**Text block:**
· · · · · · ·

Denise Hines and Emily Douglas continue their excellent research into the effects of domestic violence on men. Here’s a short article about their latest analysis of data (U.S. News, 4/12/11). And here’s the study itself.
I’ve previously reported on their analysis of this same data, but Hines and Douglas have mined it for still more information. Their results are reported in the journal Psychology of Men and Masculinity.
For those of you who don’t remember, Hines and Douglas obtained self reports from two sets of men. One set consisted of 302 men who had sought help via a domestic violence help line; the second consisted of 520 men from the community at large.
The specific goal of the new analysis was to determine if male victims of domestic violence suffer Post Traumatic Stress Disorder as a result. Many existing studies of female victims of DV show that they suffer PTSD, but before the Hines/Douglas study, no one had asked about a similar association among male victims.
Hines and Douglas use nomenclature that includes IPV which stands for any kind of intimate partner violence. CCV refers to common couple violence which is relatively mild and not necessarily accompanied by psychologically controlling behavior on the part of the perpetrator. IT refers to intimate terrorism and means severe physical violence together with controlling behavior.
Perhaps not surprisingly, women exposed to CCV have much lower levels of PTSD than those exposed to IT and the same proved true for the men studied by Hines and Douglas.

· · · · · · ·

**Collected material:**

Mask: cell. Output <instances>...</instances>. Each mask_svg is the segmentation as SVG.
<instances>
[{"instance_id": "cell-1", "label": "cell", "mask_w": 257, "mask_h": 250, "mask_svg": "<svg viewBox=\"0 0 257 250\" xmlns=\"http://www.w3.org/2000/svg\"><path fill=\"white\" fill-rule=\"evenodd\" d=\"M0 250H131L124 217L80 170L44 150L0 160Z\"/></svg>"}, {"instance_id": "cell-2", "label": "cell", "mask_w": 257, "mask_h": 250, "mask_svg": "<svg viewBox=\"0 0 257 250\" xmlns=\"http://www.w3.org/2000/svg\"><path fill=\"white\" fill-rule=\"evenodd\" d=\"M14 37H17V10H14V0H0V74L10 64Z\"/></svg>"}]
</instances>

· · · · · · ·

**Questions on the material:**
(a) Transcribe verbatim everything in the article on male victims of domestic violence from "I’ve previously reported" down to "community at large.".
(b) State whether each statement below agrees with the article on male victims of domestic violence, answering yes or no and quoting the deciding words: (i) the community sample consisted of 520 men; (ii) the findings were published in the journal Psychology of Men and Masculinity; (iii) studies preceding the Hines/Douglas work had already examined PTSD among male victims.
(c) Extend the article on male victims of domestic violence beyond its final sentence.

**Per-task outputs:**
(a)
I’ve previously reported on their analysis of this same data, but Hines and Douglas have mined it for still more information. Their results are reported in the journal Psychology of Men and Masculinity.
For those of you who don’t remember, Hines and Douglas obtained self reports from two sets of men. One set consisted of 302 men who had sought help via a domestic violence help line; the second consisted of 520 men from the community at large.

(b)
(i) Yes: "the second consisted of 520 men from the community at large."
(ii) Yes: "Their results are reported in the journal Psychology of Men and Masculinity."
(iii) No: "before the Hines/Douglas study, no one had asked about a similar association among male victims."

(c)
PTSD is a psychiatric condition that can follow the experience of a traumatic incident, and according to the fourth edition of the Diagnostic and Statistical Manual (American Psychiatric Association, 1994), its symptoms tend to cluster on three dimensions: persistent reexperiencing of the trauma, persistent avoidance of stimuli associated with the trauma, and persistent increased arousal.
Hines and Douglas found that it was especially IT, the severe form of domestic violence, that brought on symptoms of PTSD.
In support of previous research (Coker et al., 2005; Dansky et al., 1999; Hines, 2007), we found that for both samples of men, sustaining IPV was significantly correlated with PTSD and its three clusters of symptoms. However, we also found that in comparison to men who sustain no physical IPV and men who sustain CCV, men who sustain IT (a type of IPV that is characterized by severe violence and controlling behaviors) are at exponentially increased risk for exceeding a clinical cut-off for PTSD.
Among both groups of men, the presence of childhood physical abuse increased the likelihood not only of IPV victimization as an adult but of PTSD symptoms as well. Controlling behavior on the part of the aggressor also tended to increase the probability of PTSD in the male victim. Those findings mirror previous research into female victims of IPV.
And, as with female victims, male victims’ symptoms of PTSD were ameliorated by the presence of social support and treatment. Needless to say, that has implications for how male victims of IPV should be treated by the community generally, but particularly by mental health professionals.
First, it is important for any treatment provider who encounters a man who discloses physical IPV and controlling behaviors against him by his partner to acknowledge that this man likely has been traumatized. This is an important first step, because previous research on this sample showed that not only did men experience more negative than positive experiences with treatment providers, but every time a man in our helpseeking sample experienced a negative response from a treatment provider, his odds of exceeding the clinical cut-off for PTSD increased significantly.
Stated another way, mental health providers who think that men can’t be victims of DV actually make the problem worse; they add to the trauma rather than subtracting from it. That’s a finding that should inform all future efforts to address the problems of male victims of IPV.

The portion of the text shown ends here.